PSNI to keep 101 line during night as other forces plan to stop it
Proposals to halt the non-emergency police phone line at night will not be extended to Northern Ireland.
Other UK forces are considering halting the 101 service through the night.
A letter sent to Policing Minister Nick Hurd by chief constables revealed they are reviewing the non-emergency police line and will be discussing whether the service should operate around the clock.
However, there are no plans to change the service here.
The PSNI said: "This is not being considered in Northern Ireland."
The National Police Chiefs' Council (NPCC) want the "same consistency" of the 999 and 101 services to be offered digitally.

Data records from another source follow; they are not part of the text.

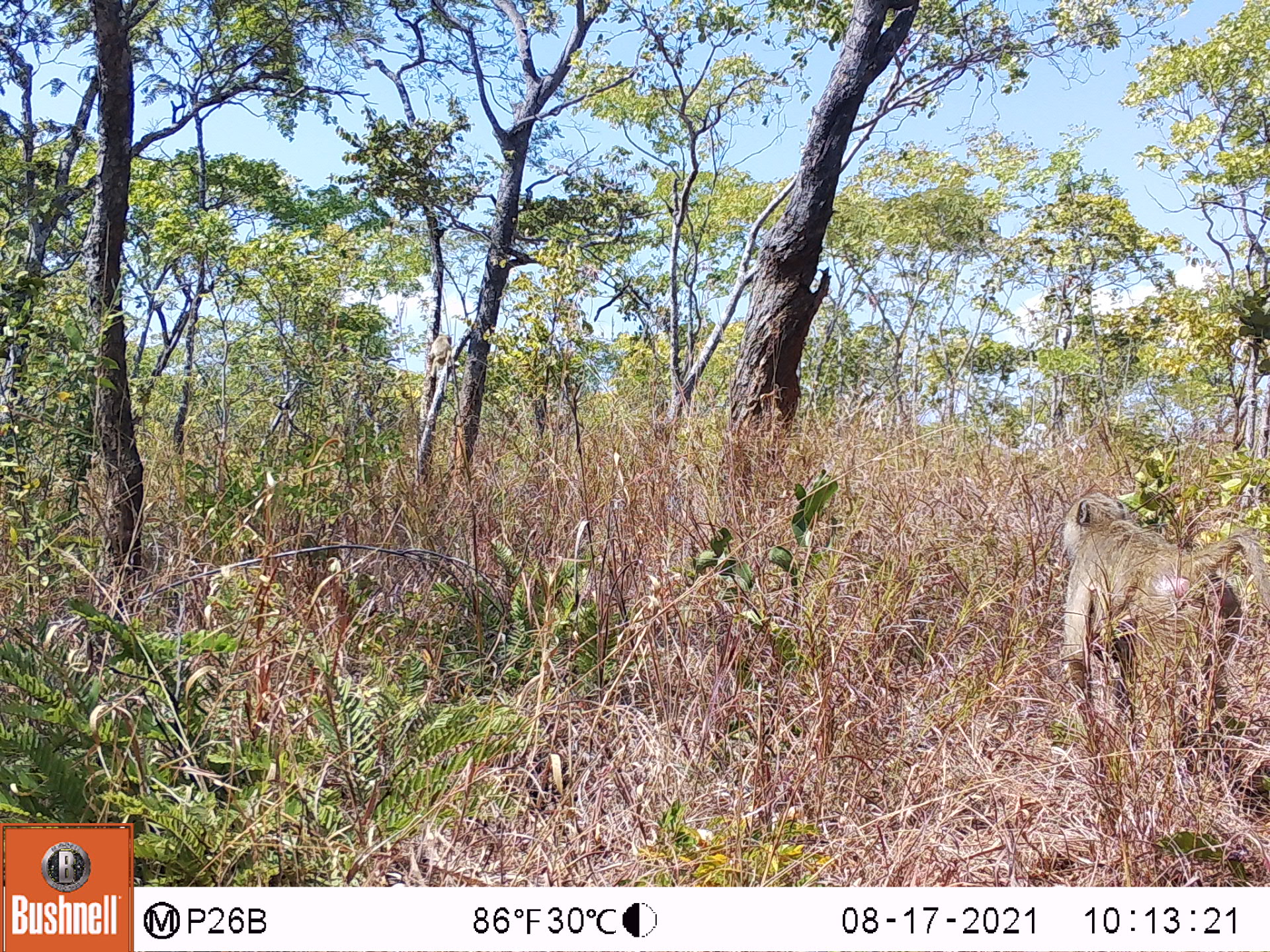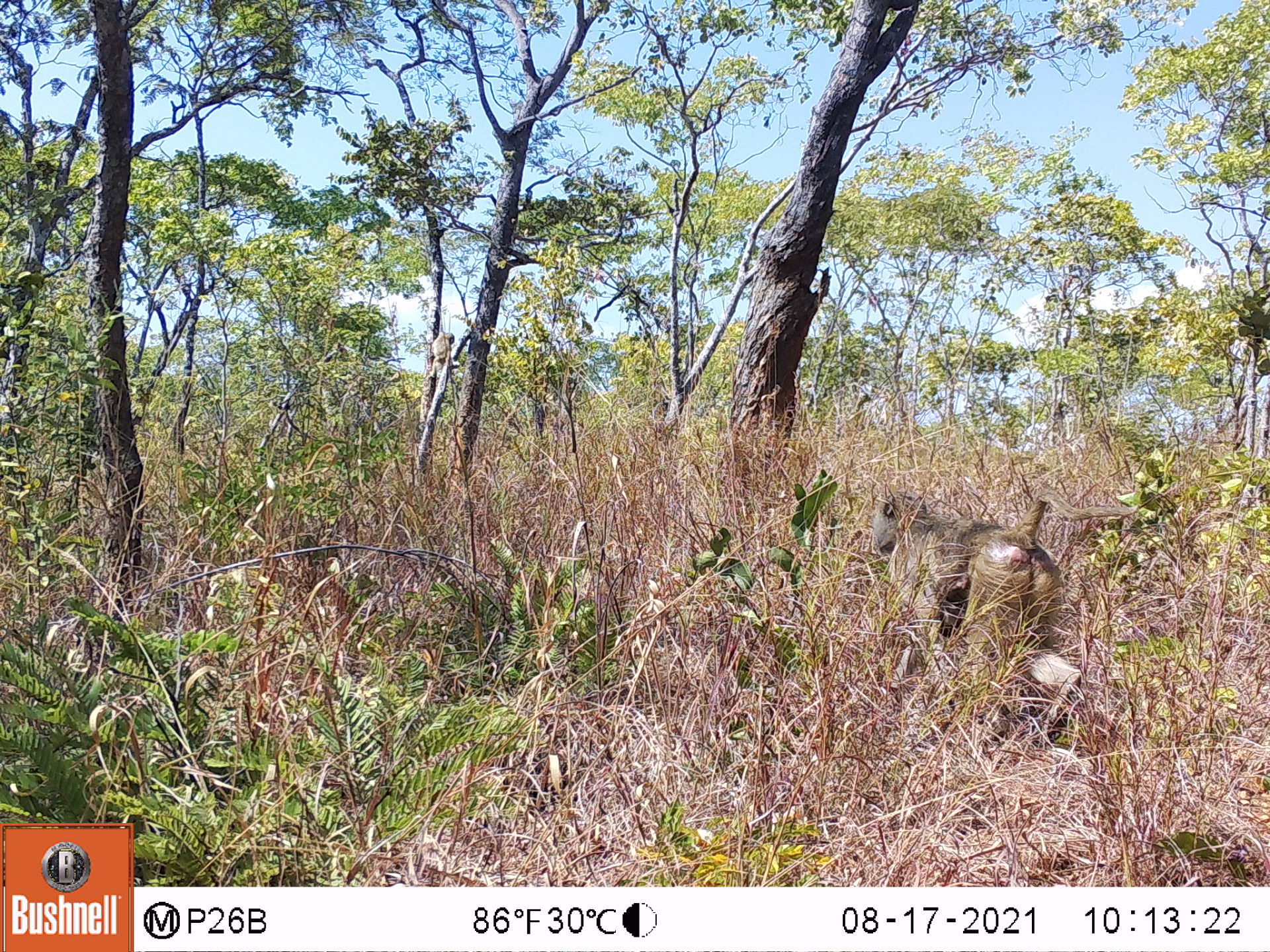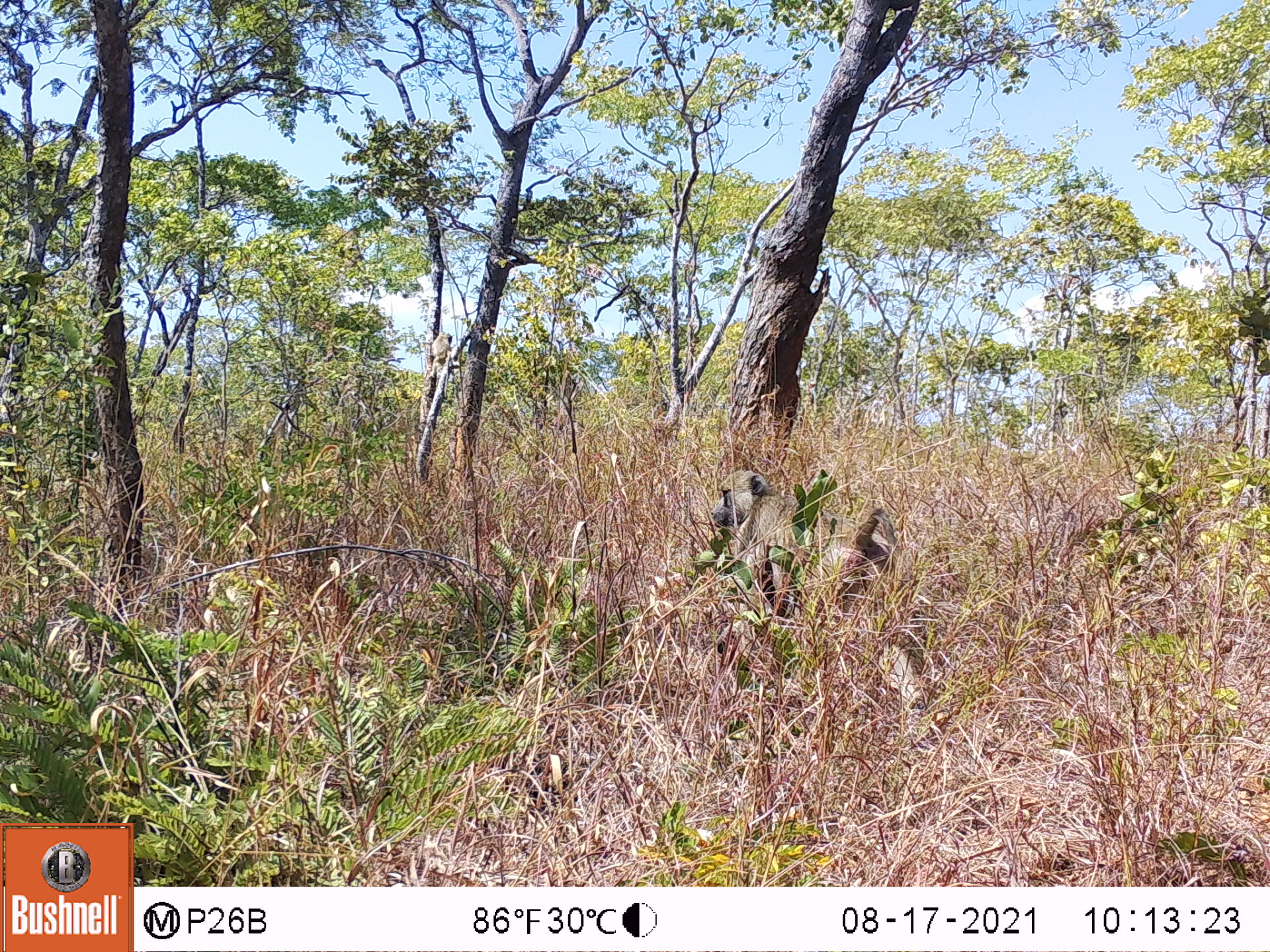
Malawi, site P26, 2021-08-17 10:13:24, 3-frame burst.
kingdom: Animalia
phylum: Chordata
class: Mammalia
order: Primates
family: Cercopithecidae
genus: Papio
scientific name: Papio cynocephalus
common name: yellow baboon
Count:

A spokesman said both phone lines need to "evolve", amid pressures on police resources.
The spokesman said: "999 and 101 are national services used by millions every year.

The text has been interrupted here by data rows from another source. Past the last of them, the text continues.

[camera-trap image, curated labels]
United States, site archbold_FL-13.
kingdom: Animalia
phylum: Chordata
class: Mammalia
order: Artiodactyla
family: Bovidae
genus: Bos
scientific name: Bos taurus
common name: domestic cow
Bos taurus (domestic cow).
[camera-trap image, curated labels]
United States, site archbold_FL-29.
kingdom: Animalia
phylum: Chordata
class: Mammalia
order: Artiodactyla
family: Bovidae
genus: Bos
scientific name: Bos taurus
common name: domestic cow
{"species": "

"Our ambition is to offer that same consistency in digital contact to better reflect changing public preferences.
"While we aim to maintain an effective traditional 999 and 101 offer to the public, this will also need to evolve alongside the wider public contact and engagement offer to ensure quality, consistency and sustainability."
Funding pressures mean chief constables are having to prioritise their resources, he said, adding: "There are 44,000 fewer officers and staff involved in policing than there were in 2010.
"Resource within policing is under pressure as forces deal with rising crime, demand that is more complex, and an unprecedented terror threat with fewer officers and staff.
"It is for individual chief constables to manage response from within their force and some have already made it clear that police can only prioritise their resources against the greatest harm."
Home Office crime figures show a 14% rise in homicides in the last year to September, while violent crimes were up by 19% for the same period.
The NPCC spokesman added: "Chief constables make decisions about how they prioritise their resources, always assessing threat, risk and harm.
"We are working with colleagues and partners to address the increasing demand on policing, as officers often find themselves tied up dealing with issues which often fall out of the policing remit."